• _PAGE EXTRACT_:
Today I seen such much fucking waste it makes me sick. The amount of water spraying over one guys yard is enough to fill a water tower....litterally.

Everyday we pee and shit in clean water.

Water tables continue to decline, we continue to spray water on grass, that serves no purpose other then to beutfy the 10 by 10 foot of land we don't even own.

I've seen one leaking toilet fill valve lose over 100,000 gallons in a month.

I watch as many natives on the tribe don't have yards, and therefore don't have waste, then there are few who water 24/7 draining our water tables for the purpose of beutifcation, when everything around them is dirty, dusty and trashy. Then I see those whose waste is solely from plumbing, people who can't afford to have their pipes fixed- wasting still.

We're running out of water. Not just my tribe, but the worlds fresh water supply is depleting rapidly.

How long do you have until people quit fight over oil, and start fighting over drinkable water?

By using the bathroom, i'm making my great grand children suffer. What will are children, or our grand children do?

whitey
07-27-2006, 10:37 PM
This is a viable topic for discussion among political scientists. There is definatly stuff out there about "Water Wars" in the future. Its the life blood of anything. Even more important than oil, it will happen. Just give it time.

Os3y3ris
07-27-2006, 10:55 PM
Seriously, it falls from the sky on a regular bases. We wnt run out.

Unforgiven
07-27-2006, 11:11 PM
Who gives a fuck, we'll all be dead by the time that happens....

Kong
07-27-2006, 11:17 PM
Why worry? nothing can be done, this world is to much of a mess to change now.

WARPATH
07-28-2006, 12:09 AM
Seriously, it falls from the sky on a regular bases. We wnt run out.

It doesn't fall from the sky on a regular basis everywhere, and even the places it does fall, it's becoming unsafe to drink because of pollution.

WARPATH
07-28-2006, 12:11 AM
Who gives a fuck, we'll all be dead by the time that happens....

But your children, or your chilrends children will be alive. I think if my ancestors and great great gandparents just siad fuck it, let's not fight for our lives and the U.S. government wipe us off the planet, I wouldn't be here talking to you today.

WARPATH
07-28-2006, 12:12 AM
Why worry? nothing can be done, this world is to much of a mess to change now.

With people with attitudes like yours....you may be right. Ask yourself this: Are you part of the solution or part of the problem?

Longbongcilvaringz
07-28-2006, 02:48 AM
we live on a fucked up planet, the entire environment is fucked up.

its because all people are so short sighted, they don't even think about anyone but themselves. the planet will be uninhabital soon but everyone has the attitude "im wont be here so why the fuck should i care"

Visionz
07-28-2006, 03:19 AM
That the kind of attitude that got us here in the first place.^No grand visions to work towards just bullshit greed amassing more and more wealth, killing more and more people. Tomorrow doesn't have to be doomed but that means you have to start saving it today.

supremecharma
07-28-2006, 04:06 AM
tell that to big government peeps. they wont stop watering their huge acres of land - whatever happens - nobody can stop that.what can ANYONE do about it? i'll tell you - NOTHING.

• _EXCERPTED RECORDS_:

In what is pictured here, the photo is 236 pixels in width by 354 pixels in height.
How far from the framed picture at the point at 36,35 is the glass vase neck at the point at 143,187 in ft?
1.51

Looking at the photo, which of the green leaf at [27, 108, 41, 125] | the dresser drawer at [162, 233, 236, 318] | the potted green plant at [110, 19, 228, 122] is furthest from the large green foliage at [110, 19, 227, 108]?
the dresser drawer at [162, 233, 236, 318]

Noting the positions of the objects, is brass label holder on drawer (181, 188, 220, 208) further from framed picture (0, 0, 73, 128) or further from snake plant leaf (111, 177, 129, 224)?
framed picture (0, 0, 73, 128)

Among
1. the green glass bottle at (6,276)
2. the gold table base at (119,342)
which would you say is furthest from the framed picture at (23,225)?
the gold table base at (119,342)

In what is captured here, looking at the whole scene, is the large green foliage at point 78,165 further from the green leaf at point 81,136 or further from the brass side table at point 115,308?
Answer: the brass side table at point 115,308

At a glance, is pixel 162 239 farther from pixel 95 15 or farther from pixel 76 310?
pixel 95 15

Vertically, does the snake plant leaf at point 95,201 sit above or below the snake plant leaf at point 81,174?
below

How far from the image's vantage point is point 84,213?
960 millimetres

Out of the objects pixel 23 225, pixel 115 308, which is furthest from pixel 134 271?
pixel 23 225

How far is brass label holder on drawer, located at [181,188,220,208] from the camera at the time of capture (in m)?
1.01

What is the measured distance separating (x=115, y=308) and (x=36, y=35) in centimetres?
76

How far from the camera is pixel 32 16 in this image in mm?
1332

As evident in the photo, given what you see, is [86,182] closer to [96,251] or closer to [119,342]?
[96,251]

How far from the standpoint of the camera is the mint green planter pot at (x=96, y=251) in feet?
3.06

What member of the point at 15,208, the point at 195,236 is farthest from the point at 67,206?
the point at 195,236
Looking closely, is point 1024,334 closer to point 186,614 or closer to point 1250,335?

• _DIRECTIONS_: Add the next few posts to the forum thread on water waste, starting after its final post.

• _SOLVED EXERCISE_:
LHX
07-28-2006, 10:33 AM
not that its a solution to the problem, but we can get all our water intake from eating fruits and vegetables


its gonna be a strange day when everybody here wakes up wiff no water

we are gonna get to see what people are really about

brothers killing brothers
wives killing husbands
parents killing kids

nasty

JASPER
07-28-2006, 10:38 AM
I'll drink my own piss before this happens. Or maybe I'll become an evil vampire
freak and drink peoples blood like it was koolaid.

THE W
07-28-2006, 11:38 AM
definately something to think about.

LHX
07-28-2006, 11:41 AM
watermelon
cucumbers
apples
tomatoes
citrus fruits
grapes
lettuce
carrots
beets
pears

high water content in all those

ERN-DAWGY
07-28-2006, 11:49 AM
just drink some sea water, boil the water n take the salt out..cool the mutha fucka n chug it

Edgar Erebus
07-28-2006, 12:12 PM
We was making an interesting equation @ school regarding water on April 22.

Let's see...

Assuming mankina gon keep on growin on logarythmic basis indefinitely and water reserves gon stay equal, we gon start to miss water... 3200 years from now? By then we gon all be dead in a nuclear war (M.A.D. strategy), so I don't bother with water.

Kong
07-28-2006, 12:27 PM
With people with attitudes like yours....you may be right. Ask yourself this: Are you part of the solution or part of the problem?

Neither, i am just here. But my attitude aint making the water run out, the worlds attitude is and i don't think it can be changed.

Unforgiven
07-28-2006, 02:24 PM
But your children, or your chilrends children will be alive. I think if my ancestors and great great gandparents just siad fuck it, let's not fight for our lives and the U.S. government wipe us off the planet, I wouldn't be here talking to you today.

Earth will be un-inhabitable by the time we run out of water, its not gonna happen for 1,000s and 1,000s of years...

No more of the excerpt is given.